In a blog post earlier this year, SentinelOne security researchers said such code management platforms are key to modern software development and continuous integration-continuous development (CI/CD). However, they’re also attractive targets for hackers for staging cyberattacks and stealing sensitive information.
“The compromise of open-source software projects is becoming more prevalent, with threat actors targeting libraries distributed via package managers and public repositories like PyPI, crates.io, and GitHub,” the researchers wrote. “After infiltrating these trusted resources, threat actors can inject vulnerabilities into widely-used software, potentially compromising the security of many more associated applications and systems.”
Attackers also are exploiting legitimate internet services and platforms, they wrote, noting that GitLab and BitBucket, which are used for source code management and version control, “have also suffered from bugs leading to opportunities for threat actors to gain access to sensitive data, propagate malware, and orchestrate various forms of cybercrime.”
Seemingly Legitimate Tools
In the case of the malicious extensions, Koi’s Dardikman said that Bitcoin Black marketed itself as a “premium dark theme inspired by Bitcoin with sleek black backgrounds and vibrant orange/gold accents.”
While sounding harmless, it’s not just a theme, he wrote.
“Legitimate VS Code themes are JSON files,” Dardikman wrote. “They define colors.

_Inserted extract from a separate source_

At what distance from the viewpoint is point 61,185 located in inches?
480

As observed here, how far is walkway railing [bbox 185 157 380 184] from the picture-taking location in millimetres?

That’s it. They don’t need activation events, they don’t need a main entry point, and they certainly don’t need to execute PowerShell scripts. Bitcoin Black has all of the above – including a “*” activation event, meaning it runs on every VS Code action. For a color theme, this alone should raise eyebrows.”
With Codo AI, the bad actors changed tactics. It works as an AI coding assistant through VS Code with OpenAI’s ChatGPT or DeepSeek’s AI models. Because of its functionality, it’s more difficult to detect as malicious.
“But buried in the code, right before the legitimate AI chat implementation … the attacker left comments marking the malicious section of their own code,” he wrote. “This tells us something about their workflow – they’re actively maintaining this codebase and wanted to make sure they (or collaborators) didn’t accidentally remove the payload delivery mechanism during updates.”
DLL Hijacking Used
Despite the differences in the extensions, both deliver the same legitimate Lightshot tool for screenshots, but bundled with a malicious DLL in a DLL hijacking scheme.
“By placing a malicious DLL alongside a legitimate, signed executable, the attacker gains several advantages: the executable passes signature verification, security tools may whitelist the known-good binary, and the process tree looks completely normal,” Dardikman wrote. “When the legitimate Lightshot.exe launches, it loads the attacker’s DLL, which executes the infostealer payload.”
He added that the “attacker is clearly experimenting with different social engineering approaches,” noting that Bitcoin Black is targeting developers with an interest in cryptocurrency, which likely means crypto wallets and valuable credentials that can be exfiltrated. Meanwhile, Codo AI eyes developers who want to boost productivity. It’s a broader audience, and AI features can provide cover for the malicious behavior.
“This campaign has its rough edges,” he wrote. “The attacker left comments in their code, used a memorable mutex [mutual exclusion] name, and their C2 [command-and-control] domain looks like someone mashed their keyboard. But the use of DLL hijacking with a legitimate signed binary shows real tradecraft. Sophistication is uneven, but the techniques that matter are solid.”